Immortal Pardons for Cryptoverlords: Trump Saves Binance

Photography of a giant gold coin with Trump’s face smirking, dark clouds in the background, chaotic scene with people shouting at each other, dramatic lighting

In a hilarious twist, Trump pardons Binance’s boss, proving that sometimes, even money can't buy you class! How far will crypto madness go?

Ah, the sweet, unbearable weight of being! Here I am, Jack Superblack, pondering whether life has a meaning or we're just cosmic accidents. Speaking of accidents, did you hear about Trump’s latest shenanigan? It’s so insane it almost makes me throw myself out of the window laughing... or crying—I haven’t decided yet.

In a move that shocked absolutely no one, former President Trump has pardoned Johnny Bonez, the infamous CEO of Binance. You know, the crypto exchange that’s as stable as my desire to live? This outrage has sparked fierce criticism from folks who still believe in silly things like "law" and "ethics."

Senator Elizabeth Warren, not the one who made the steam engine but the hard-nosed Democrat from Massachusetts, was appalled at the brazenness. She railed against the corruption like a prophet of doom in a neglected apocalypse. (Loved her energy, made me contemplate existence briefly.)

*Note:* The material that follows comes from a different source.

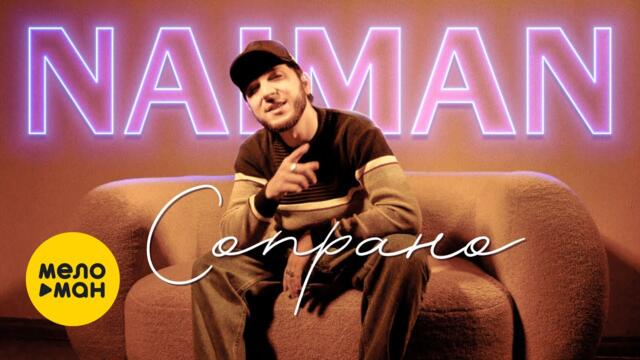 NAIMAN - Сопрано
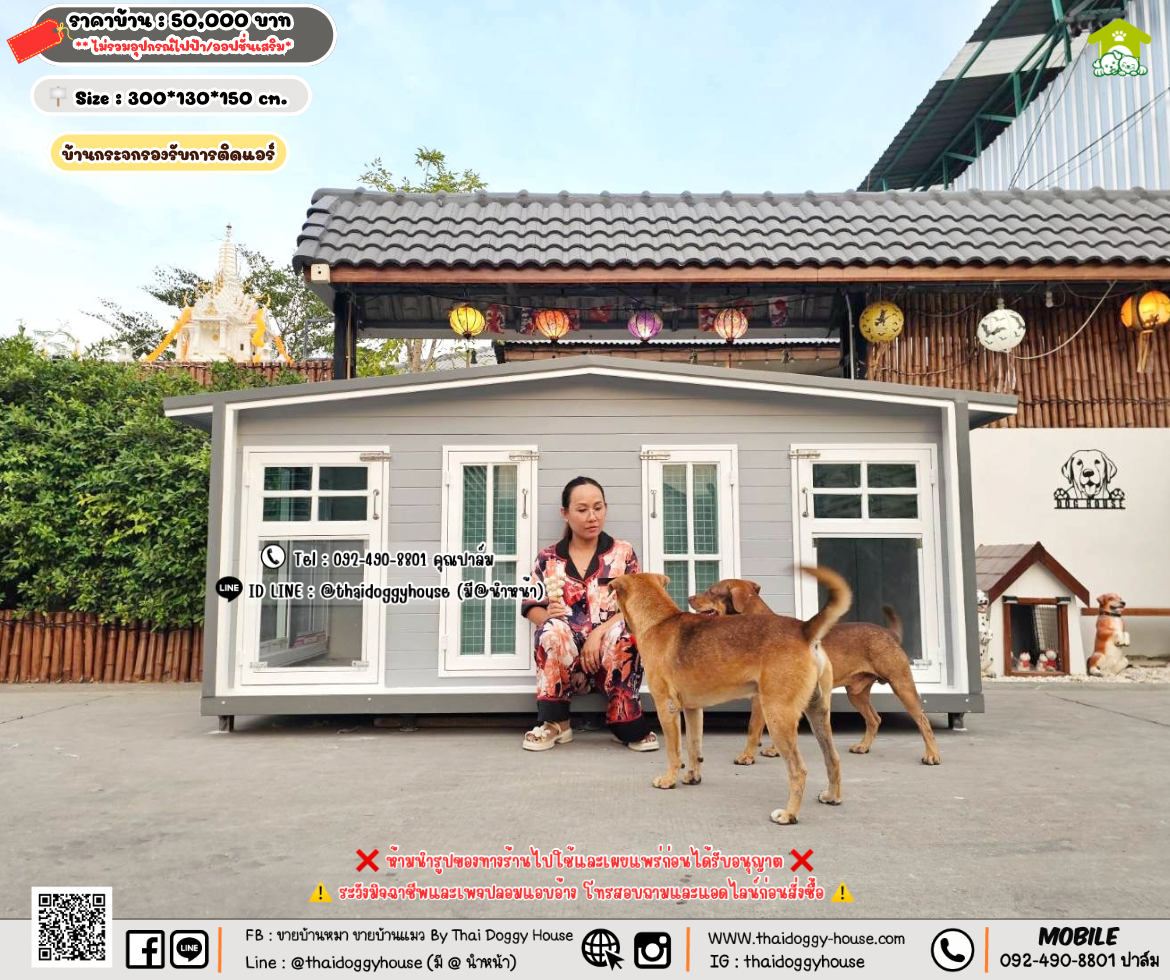 บ้านหมา บ้านแมว 𝐓𝐡𝐚𝐢 𝐝𝐨𝐠𝐠𝐲 𝐡𝐨𝐮𝐬𝗲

Binance, launched in 2017, became the colossus of crypto exchanges, handling two-thirds of all digital currency transactions at its height. Picture that! It’s like if two-thirds of your life expectations crashed and burned—oh wait, that’s just me.

Bonez, the Crypto Emperor of Binance, worth a ridiculous $85 billion, led his digital empire through sheer market whimsy, influencing cryptocurrency followers like a pied piper. Imagine having that power and using it just to tweet stuff. If I had that power, maybe I’d tweet myself into a less depressing existence.

Despite its monumental success, Binance was found bowing to the heavy hand of the law in 2023, pleading guilty to everything bad under the sun, including banking for villains. Janet Yellen, then the treasury’s lead singer, blasted them for allowing every imaginable illegal activity. From laundering money to financing midnight snacks for shady figures (I might have made up that last part—you’re welcome).

So, the next time you think about death, taxes, or buying crypto, remember: you might just end up alone, broke, or worse—humorously pardoned by a president! Just kidding, we’re all going to die alone.

Isn’t life a riot?

Based on the original article "Trump Pardons Founder of the Crypto Exchange Binance".